In 2017, TlaIi graduated and got an internship program at some radio station in Botwana before making his way back home after its completion.

“I had to come back home and was welcomed by unemployment. Obviously, I couldn’t work at a supermarket like anyone else but I needed money so I applied for a job I heard of on a local radio station where they needed someone with qualifications in journalism and media.

“In 2019, I was volunteering at the Ministry of Gender in the Department of Communications, when I received a call for an interview around March.

“I remember clearly that it was raining on that day. I remember I had to hold an umbrella on the other hand and my white cane in the other hand.
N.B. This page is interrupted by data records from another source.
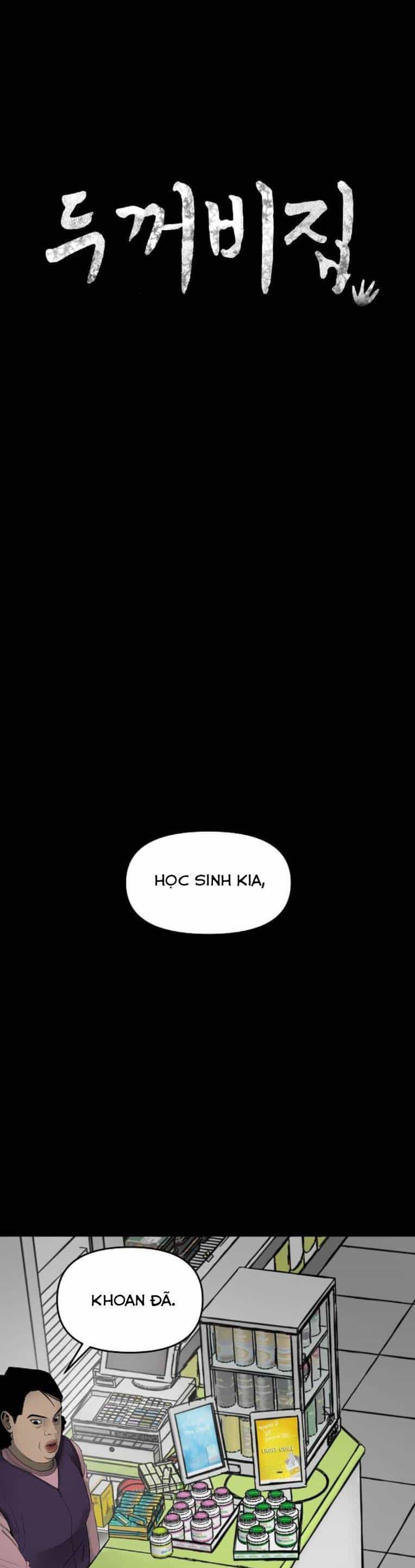 Ngôi Nhà Hoán Đổi - Chương 5 - ảnh 16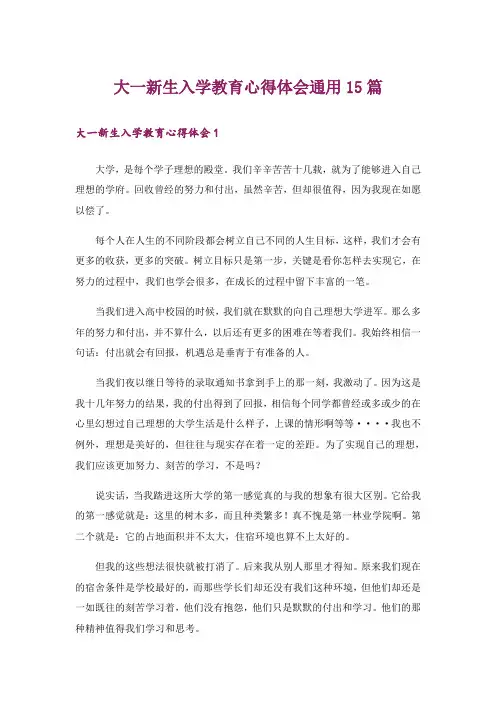 大一新生入学教育心得体会通用15篇
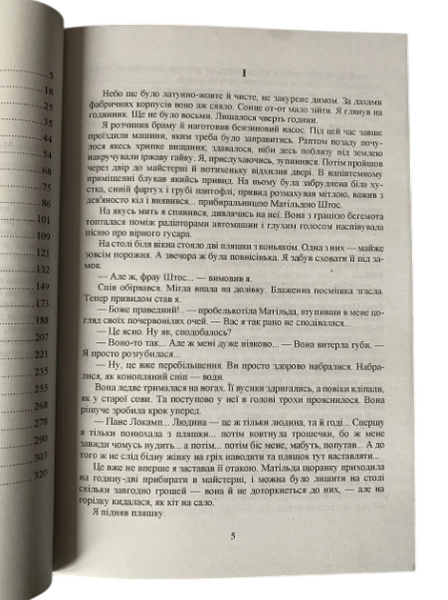 Еріх Марія Ремарк - Три товариші (Укр.мова) 20488 фото
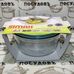 Кастрюля жаропрочная Simax Classic 6706/6716 2,8+0,5 л (Чехия) 2 пр.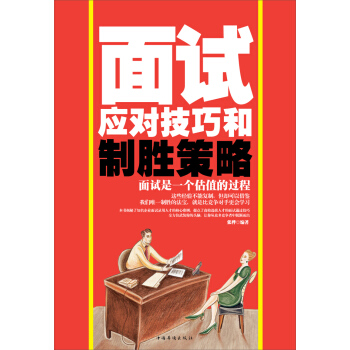 面试应对技巧和制胜策略 pdf epub mobi 电子书 下载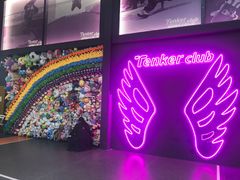 -Tenker Club弹刻极限主题公园 · 蹦床 · 团建 · 生日派对(大关店)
I shoved my documents into my jacket to protect them from the rain and headed there,” he says.

He passed the interview and is currently a radio presenter at a local radio station.

“April 1, 2019 was my first day at work.

“I couldn’t believe it.

“I had to use my phone to write and submit stories. It was a challenge. I remember interviewing the now Prime Minister who was then Minister of Finance, and my phone died. I had to memorise the whole interview,” he laughs as he recalls the challenges he met at the time.

He made is baby steps in the media fraternity and crew up to create a renowned name “Stable Steps” for himself at the Ultimate radio.

But his dream of one day becoming an architect is still burning in his chest.

He has recently been doing some research about architecture and came across someone called Chris Downey, a practicing architect in the United States of America who lost sight due to a brain tumour.

“Coming across someone like Chris brought back a spark in me. It brought so much hope back in me that maybe I might bounce back.

“I studied architecture at the time when I could see but the things I could come up with now are different from the things I learnt in school, especially about accessibility and everything that has to do with texture because of the experience I now have.

“There may be elevators with braille but finding it can be a challenge for people who can’t see. There are a lot of things that need to change and not only in Lesotho but around the world,” he says with renewed hope that he can and will ably live his dream and make his mark in this world.

One of his co-workers at the radio station, Bonang ‘Bonita’ Motumi describes Tlali as one of the bubbliest people she has ever met. She says he always oozes humour and confidence which makes him a people’s person.

“I worked with Tlali since his arrival at the Ultimate FM. We did a show together called The Midday Bid and I already knew from the beginning that it was going to be a challenge having to teach him how the studio operates but to my relieve, he already knew things such as operating the computer by himself and so everything else ran smoothly,” she smiles

She said speaking on radio for Tlali was easy because he already had the confidence, the voice and the personality for radio.

“He is such a funny guy who is always creating jokes and making people laugh and I look up to him because he came and made a name for himself despite his disability, which he has refused to have become an impediment to his path,” she says.